- **Written request**: Revise the lines from the one containing "Viewing the image, is" up to and including the one containing "Answer: [95,312] →". Replace "camera" with "lens" and keep everything else the same.

|---|

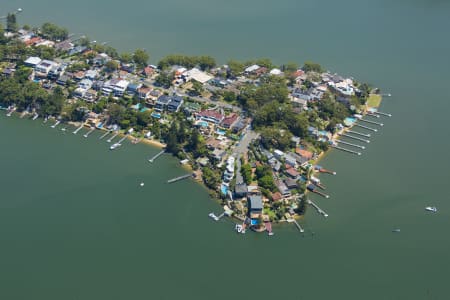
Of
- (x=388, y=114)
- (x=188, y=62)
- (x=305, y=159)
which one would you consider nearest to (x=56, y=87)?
(x=188, y=62)

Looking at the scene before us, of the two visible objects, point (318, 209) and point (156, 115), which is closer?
point (318, 209)

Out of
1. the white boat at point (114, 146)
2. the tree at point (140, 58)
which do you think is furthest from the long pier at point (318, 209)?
the tree at point (140, 58)

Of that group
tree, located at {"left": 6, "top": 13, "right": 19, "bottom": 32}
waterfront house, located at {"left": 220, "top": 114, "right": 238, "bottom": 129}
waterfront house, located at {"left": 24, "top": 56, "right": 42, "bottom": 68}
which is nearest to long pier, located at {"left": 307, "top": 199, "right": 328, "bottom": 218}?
waterfront house, located at {"left": 220, "top": 114, "right": 238, "bottom": 129}

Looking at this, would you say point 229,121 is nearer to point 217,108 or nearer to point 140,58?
point 217,108

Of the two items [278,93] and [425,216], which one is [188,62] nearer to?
[278,93]

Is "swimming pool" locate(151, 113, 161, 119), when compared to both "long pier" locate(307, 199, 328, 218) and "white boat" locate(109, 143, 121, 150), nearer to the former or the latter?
"white boat" locate(109, 143, 121, 150)

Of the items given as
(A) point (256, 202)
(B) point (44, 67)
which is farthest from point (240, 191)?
(B) point (44, 67)
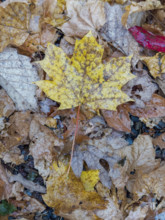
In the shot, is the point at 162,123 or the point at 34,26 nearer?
the point at 34,26

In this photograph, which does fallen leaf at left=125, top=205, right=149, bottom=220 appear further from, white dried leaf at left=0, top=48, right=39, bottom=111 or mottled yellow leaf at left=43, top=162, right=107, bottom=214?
white dried leaf at left=0, top=48, right=39, bottom=111

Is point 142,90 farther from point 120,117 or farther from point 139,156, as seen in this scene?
point 139,156

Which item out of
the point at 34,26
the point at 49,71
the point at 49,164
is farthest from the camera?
the point at 49,164

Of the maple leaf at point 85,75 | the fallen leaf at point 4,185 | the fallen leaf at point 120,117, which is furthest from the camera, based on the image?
the fallen leaf at point 4,185

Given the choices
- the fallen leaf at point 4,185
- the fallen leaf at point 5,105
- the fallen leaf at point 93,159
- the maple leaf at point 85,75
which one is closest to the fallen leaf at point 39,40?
the maple leaf at point 85,75

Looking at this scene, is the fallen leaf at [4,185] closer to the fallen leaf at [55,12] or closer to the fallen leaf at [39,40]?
the fallen leaf at [39,40]

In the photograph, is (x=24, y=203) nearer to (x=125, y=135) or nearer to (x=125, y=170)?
(x=125, y=170)

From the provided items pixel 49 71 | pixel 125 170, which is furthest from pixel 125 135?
pixel 49 71

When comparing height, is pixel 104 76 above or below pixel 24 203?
above
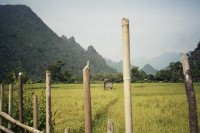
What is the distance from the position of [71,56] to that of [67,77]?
96.5 m

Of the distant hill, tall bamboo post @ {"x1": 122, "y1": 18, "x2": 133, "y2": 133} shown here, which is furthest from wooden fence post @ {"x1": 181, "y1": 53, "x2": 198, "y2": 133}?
the distant hill

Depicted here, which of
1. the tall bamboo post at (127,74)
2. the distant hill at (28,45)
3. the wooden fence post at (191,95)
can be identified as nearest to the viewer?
the wooden fence post at (191,95)

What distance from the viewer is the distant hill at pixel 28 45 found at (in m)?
101

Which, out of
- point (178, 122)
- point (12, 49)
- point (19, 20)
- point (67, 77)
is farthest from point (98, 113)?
point (19, 20)

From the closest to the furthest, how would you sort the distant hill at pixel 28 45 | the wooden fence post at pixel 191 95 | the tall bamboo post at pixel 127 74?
the wooden fence post at pixel 191 95, the tall bamboo post at pixel 127 74, the distant hill at pixel 28 45

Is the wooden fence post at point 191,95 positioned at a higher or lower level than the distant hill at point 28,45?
lower

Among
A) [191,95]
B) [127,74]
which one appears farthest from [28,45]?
[191,95]

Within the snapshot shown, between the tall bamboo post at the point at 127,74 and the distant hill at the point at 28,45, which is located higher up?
the distant hill at the point at 28,45

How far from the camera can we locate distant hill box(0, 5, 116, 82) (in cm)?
10076

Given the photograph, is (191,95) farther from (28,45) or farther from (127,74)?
(28,45)

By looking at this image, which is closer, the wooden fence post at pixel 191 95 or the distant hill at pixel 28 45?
the wooden fence post at pixel 191 95

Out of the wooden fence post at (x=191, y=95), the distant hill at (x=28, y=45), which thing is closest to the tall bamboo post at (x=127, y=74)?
the wooden fence post at (x=191, y=95)

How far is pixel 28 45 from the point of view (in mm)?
122438

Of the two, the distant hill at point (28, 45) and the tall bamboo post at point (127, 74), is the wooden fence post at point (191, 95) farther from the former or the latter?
the distant hill at point (28, 45)
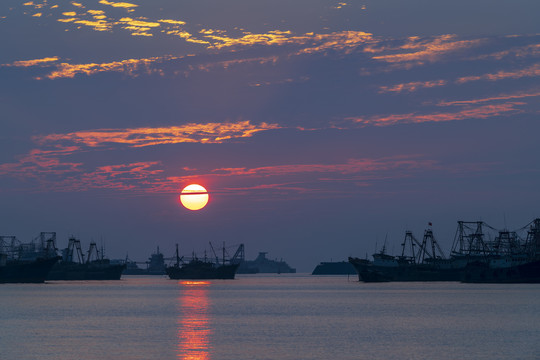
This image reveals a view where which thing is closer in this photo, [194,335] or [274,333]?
[194,335]

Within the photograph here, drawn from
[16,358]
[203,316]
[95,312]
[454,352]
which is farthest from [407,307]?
[16,358]

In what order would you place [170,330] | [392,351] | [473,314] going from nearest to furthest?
1. [392,351]
2. [170,330]
3. [473,314]

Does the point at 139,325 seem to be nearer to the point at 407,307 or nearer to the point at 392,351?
the point at 392,351

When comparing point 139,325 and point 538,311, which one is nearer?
point 139,325

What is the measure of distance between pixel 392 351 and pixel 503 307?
7196 cm

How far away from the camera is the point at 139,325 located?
345 feet

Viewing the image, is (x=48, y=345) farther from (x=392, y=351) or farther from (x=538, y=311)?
(x=538, y=311)

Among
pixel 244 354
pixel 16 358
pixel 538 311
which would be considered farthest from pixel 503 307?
pixel 16 358

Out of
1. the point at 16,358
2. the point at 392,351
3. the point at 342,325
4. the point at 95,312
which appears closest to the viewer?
the point at 16,358

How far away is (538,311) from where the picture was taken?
409ft

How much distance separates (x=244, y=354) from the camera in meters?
72.4

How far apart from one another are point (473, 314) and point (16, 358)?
7523 centimetres

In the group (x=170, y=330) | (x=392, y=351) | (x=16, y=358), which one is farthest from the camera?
(x=170, y=330)

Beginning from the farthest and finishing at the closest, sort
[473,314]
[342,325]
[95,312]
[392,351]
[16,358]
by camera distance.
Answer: [95,312] → [473,314] → [342,325] → [392,351] → [16,358]
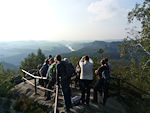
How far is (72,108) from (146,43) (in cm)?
846

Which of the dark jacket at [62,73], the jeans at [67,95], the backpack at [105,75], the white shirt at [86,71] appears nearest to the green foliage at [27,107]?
the jeans at [67,95]

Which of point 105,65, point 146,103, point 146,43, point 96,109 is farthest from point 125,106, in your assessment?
point 146,43

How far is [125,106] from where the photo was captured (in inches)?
296

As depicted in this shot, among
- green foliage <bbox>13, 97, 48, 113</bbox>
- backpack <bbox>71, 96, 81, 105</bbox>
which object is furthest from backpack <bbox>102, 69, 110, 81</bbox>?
green foliage <bbox>13, 97, 48, 113</bbox>

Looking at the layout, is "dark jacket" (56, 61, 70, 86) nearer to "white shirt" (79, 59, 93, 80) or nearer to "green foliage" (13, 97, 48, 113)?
"white shirt" (79, 59, 93, 80)

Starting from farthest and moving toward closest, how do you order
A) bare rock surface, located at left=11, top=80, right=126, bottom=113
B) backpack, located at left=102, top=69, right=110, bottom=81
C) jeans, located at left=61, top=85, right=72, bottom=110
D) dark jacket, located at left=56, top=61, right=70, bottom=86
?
backpack, located at left=102, top=69, right=110, bottom=81 → bare rock surface, located at left=11, top=80, right=126, bottom=113 → jeans, located at left=61, top=85, right=72, bottom=110 → dark jacket, located at left=56, top=61, right=70, bottom=86

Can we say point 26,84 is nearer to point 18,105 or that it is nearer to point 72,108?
point 18,105

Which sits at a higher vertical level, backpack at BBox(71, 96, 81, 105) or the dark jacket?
the dark jacket

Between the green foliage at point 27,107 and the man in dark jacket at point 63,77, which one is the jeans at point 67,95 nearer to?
the man in dark jacket at point 63,77

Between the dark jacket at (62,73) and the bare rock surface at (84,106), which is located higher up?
the dark jacket at (62,73)

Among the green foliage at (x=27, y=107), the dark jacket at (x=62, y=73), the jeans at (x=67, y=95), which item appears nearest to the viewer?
the dark jacket at (x=62, y=73)

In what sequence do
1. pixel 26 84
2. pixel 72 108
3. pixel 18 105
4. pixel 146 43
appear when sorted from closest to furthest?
1. pixel 72 108
2. pixel 18 105
3. pixel 26 84
4. pixel 146 43

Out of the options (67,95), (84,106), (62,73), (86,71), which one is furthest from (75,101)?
(62,73)

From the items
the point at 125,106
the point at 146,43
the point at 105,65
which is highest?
the point at 146,43
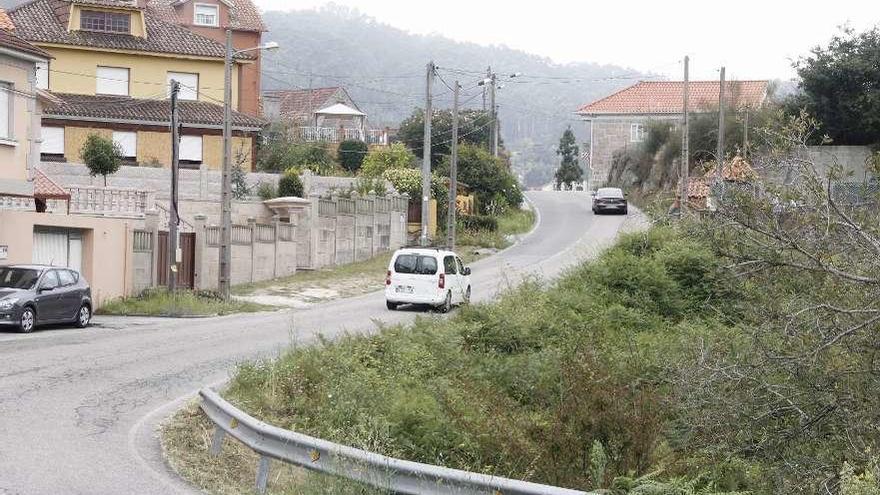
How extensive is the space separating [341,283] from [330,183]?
13.4m

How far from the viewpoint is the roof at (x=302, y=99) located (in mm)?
106562

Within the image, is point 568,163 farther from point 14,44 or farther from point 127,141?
point 14,44

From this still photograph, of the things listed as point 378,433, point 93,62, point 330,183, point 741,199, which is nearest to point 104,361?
point 378,433

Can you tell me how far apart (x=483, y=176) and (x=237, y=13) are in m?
19.1

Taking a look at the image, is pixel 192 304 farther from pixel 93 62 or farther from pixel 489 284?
pixel 93 62

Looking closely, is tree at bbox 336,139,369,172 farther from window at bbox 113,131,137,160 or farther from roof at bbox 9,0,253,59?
window at bbox 113,131,137,160

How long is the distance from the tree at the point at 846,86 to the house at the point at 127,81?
2529 cm

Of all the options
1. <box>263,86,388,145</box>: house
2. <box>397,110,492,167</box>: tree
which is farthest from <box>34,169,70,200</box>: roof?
<box>263,86,388,145</box>: house

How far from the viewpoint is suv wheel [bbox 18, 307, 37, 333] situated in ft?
84.4

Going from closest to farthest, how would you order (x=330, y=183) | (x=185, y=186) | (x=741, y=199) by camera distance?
(x=741, y=199), (x=185, y=186), (x=330, y=183)

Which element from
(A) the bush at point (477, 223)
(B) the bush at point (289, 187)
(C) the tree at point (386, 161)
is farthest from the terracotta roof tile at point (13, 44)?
(A) the bush at point (477, 223)

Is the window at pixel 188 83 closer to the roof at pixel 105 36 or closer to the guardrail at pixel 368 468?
the roof at pixel 105 36

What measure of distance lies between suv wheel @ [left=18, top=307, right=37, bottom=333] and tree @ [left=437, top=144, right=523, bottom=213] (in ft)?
137

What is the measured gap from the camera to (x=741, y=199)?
1229 centimetres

|---|

- **Worked solution**:
Viewing the image, is (x=48, y=345) farther from (x=392, y=351) or farther from (x=538, y=311)?
(x=538, y=311)

Among
pixel 244 354
pixel 16 358
pixel 538 311
which would be considered farthest from pixel 503 307?
pixel 16 358

Out of
1. the point at 16,358
2. the point at 392,351
3. the point at 342,325
4. the point at 95,312
which appears closest to the viewer?
the point at 16,358

How far away is (538,311) from where the picture was taken?
409ft

How much distance separates (x=244, y=354) from the lens in meters?
72.4

How far apart from one another are point (473, 314) and point (16, 358)?
7523 centimetres

In the group (x=170, y=330) | (x=392, y=351) | (x=16, y=358), which one is farthest from the lens?
(x=170, y=330)

Beginning from the farthest and finishing at the closest, sort
[473,314]
[342,325]
[95,312]
[392,351]
[16,358]
by lens distance.
Answer: [95,312] → [473,314] → [342,325] → [392,351] → [16,358]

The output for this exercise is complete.